Opportunity research
Contents |
Abstract
In the business world finding an opportunity at the right time might be the key to success. In the project management, an opportunity is an unexpected situation that will improve the quality of the project or the revenue, therefore, it is a key activity in the management level to be proactive and look constantly for opportunities. Opportunities might come from different ways and it is a manager's task to allocate and distribute resources into new targets [1].
For this case, an opportunity is considered a positive outcome of a project, program or portfolio development considering its uniqueness and attractiveness to customers. The overall of the opportunity is that it brings more value to the project by improving it. In the business world, an opportunity means something that helps you to "stand out from the crowd"[2]. In the project management sector, the idea is the same but usually there is no crowd. It is how to improve a project so it gives either better results or more profit.
This article is about the methodology of finding opportunities within the engineering/energy market. Project opportunities management is a set of techniques and tools to help a risk manager to identify and understand possible improvements to the project objectives [3]. In following sections it will be explained how to asses different situations keeping in mind the opportunity research. Once identified the possible opportunities, how to estimate the profit and how to address resources to overtake competitors. Finally, it will be explained how opportunities can be converted into strengths.
Opportunities as Risks
Both opportunities and risks are included in the term uncertainties[4]. The term uncertainty is defined as: "an unintelligible expression without a straightforward description" [5]. In the project management sector, this means that a situation might affect either in a positive or negative way. Generally, uncertainty has negative connotation due to the fact that contractors, project managers and authorities want always that everything is clear and to control all the factors that might affect a project. Several authors claim that opportunities should be dealt same way as risks with the same processes[6], thus, it is suggested than an opportunity is a positive risk.
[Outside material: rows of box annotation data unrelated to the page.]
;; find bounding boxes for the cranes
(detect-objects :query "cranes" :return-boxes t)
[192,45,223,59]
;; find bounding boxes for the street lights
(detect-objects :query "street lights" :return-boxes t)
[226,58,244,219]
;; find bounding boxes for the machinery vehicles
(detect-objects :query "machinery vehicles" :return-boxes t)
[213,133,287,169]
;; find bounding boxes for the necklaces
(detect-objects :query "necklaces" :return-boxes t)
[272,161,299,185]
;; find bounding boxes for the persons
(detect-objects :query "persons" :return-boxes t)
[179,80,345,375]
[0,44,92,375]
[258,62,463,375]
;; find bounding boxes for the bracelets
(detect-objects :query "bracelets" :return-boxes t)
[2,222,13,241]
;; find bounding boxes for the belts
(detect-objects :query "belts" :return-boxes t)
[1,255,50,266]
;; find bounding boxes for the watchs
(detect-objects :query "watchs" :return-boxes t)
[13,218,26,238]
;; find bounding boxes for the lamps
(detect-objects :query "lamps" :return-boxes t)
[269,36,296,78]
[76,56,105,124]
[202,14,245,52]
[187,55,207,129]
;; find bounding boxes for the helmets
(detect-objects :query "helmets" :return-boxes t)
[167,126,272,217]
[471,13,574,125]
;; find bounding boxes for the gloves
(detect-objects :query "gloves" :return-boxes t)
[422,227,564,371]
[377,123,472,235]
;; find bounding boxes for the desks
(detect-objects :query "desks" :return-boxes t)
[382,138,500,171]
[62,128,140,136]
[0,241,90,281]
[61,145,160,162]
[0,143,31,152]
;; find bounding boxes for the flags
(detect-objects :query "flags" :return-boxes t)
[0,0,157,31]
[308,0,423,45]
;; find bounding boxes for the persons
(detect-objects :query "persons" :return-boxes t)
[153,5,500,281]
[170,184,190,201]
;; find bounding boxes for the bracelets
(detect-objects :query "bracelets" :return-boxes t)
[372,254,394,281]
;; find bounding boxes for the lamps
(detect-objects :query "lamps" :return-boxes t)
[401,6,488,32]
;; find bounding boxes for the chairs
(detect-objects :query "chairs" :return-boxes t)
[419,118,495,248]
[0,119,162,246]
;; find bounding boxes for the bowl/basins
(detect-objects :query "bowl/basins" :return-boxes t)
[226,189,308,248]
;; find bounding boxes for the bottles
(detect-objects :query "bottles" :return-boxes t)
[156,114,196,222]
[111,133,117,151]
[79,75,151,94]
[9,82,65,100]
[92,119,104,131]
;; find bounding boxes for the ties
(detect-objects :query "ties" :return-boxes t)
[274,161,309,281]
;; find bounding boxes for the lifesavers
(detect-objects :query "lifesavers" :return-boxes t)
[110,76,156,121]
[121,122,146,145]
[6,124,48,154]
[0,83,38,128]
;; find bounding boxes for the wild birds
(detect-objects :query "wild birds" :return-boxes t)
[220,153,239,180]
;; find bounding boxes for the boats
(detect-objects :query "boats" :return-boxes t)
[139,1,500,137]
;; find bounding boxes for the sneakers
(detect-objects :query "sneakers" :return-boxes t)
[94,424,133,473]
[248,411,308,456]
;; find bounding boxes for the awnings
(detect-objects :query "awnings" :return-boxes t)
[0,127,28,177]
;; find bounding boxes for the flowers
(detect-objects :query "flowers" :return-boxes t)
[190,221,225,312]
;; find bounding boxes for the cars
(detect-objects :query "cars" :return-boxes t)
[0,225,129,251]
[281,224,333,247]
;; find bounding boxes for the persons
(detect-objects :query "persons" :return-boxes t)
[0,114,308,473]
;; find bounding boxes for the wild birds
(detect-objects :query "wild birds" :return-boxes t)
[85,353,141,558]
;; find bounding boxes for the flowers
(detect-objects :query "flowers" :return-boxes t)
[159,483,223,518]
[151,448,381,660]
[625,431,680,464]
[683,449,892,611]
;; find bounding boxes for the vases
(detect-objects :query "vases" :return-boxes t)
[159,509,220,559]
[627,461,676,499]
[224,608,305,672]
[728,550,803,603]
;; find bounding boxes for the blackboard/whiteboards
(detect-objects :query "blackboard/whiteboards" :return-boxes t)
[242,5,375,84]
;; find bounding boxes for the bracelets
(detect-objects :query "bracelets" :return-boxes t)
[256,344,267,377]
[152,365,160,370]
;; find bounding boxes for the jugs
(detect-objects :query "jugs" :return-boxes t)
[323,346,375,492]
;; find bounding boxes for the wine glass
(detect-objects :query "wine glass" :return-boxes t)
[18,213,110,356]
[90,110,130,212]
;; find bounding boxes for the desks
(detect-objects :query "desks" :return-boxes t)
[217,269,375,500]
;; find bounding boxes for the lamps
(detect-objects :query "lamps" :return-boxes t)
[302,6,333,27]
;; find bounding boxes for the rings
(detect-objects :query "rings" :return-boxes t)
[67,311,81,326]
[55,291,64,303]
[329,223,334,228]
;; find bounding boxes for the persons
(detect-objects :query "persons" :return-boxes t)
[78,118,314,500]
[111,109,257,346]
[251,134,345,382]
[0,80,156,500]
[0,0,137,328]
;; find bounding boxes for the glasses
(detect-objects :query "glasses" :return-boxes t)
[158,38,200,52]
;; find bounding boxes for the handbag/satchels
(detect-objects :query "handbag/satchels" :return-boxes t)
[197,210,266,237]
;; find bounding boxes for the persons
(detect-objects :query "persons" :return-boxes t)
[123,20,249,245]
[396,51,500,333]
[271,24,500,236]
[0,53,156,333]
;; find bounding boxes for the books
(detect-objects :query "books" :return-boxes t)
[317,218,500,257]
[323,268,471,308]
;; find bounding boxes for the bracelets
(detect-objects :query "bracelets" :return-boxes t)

Following the action and reaction principle, an opportunity produces a threat and a threat produces an opportunity. The aim of the risk managers is to find the opportunity in a risk. In recent studies[7], it is shown that most risk managers focus much more their efforts in identifying and mitigating risks rather than in finding opportunities. That is the reason why opportunities are left often un-exploited, not because they were dismissed, but because no one saw them on time. This issue gets bigger in large projects, when, even identifying the opportunity, the difficulty that generates convince the stakeholders, change the project, change contracts makes unworthy.
Types of Opportunities
According to different authors [8], opportunities can be classified according to for whom they are and in which level they are. That is the reason why what can be an opportunity for some group of people, it might be a threat for another.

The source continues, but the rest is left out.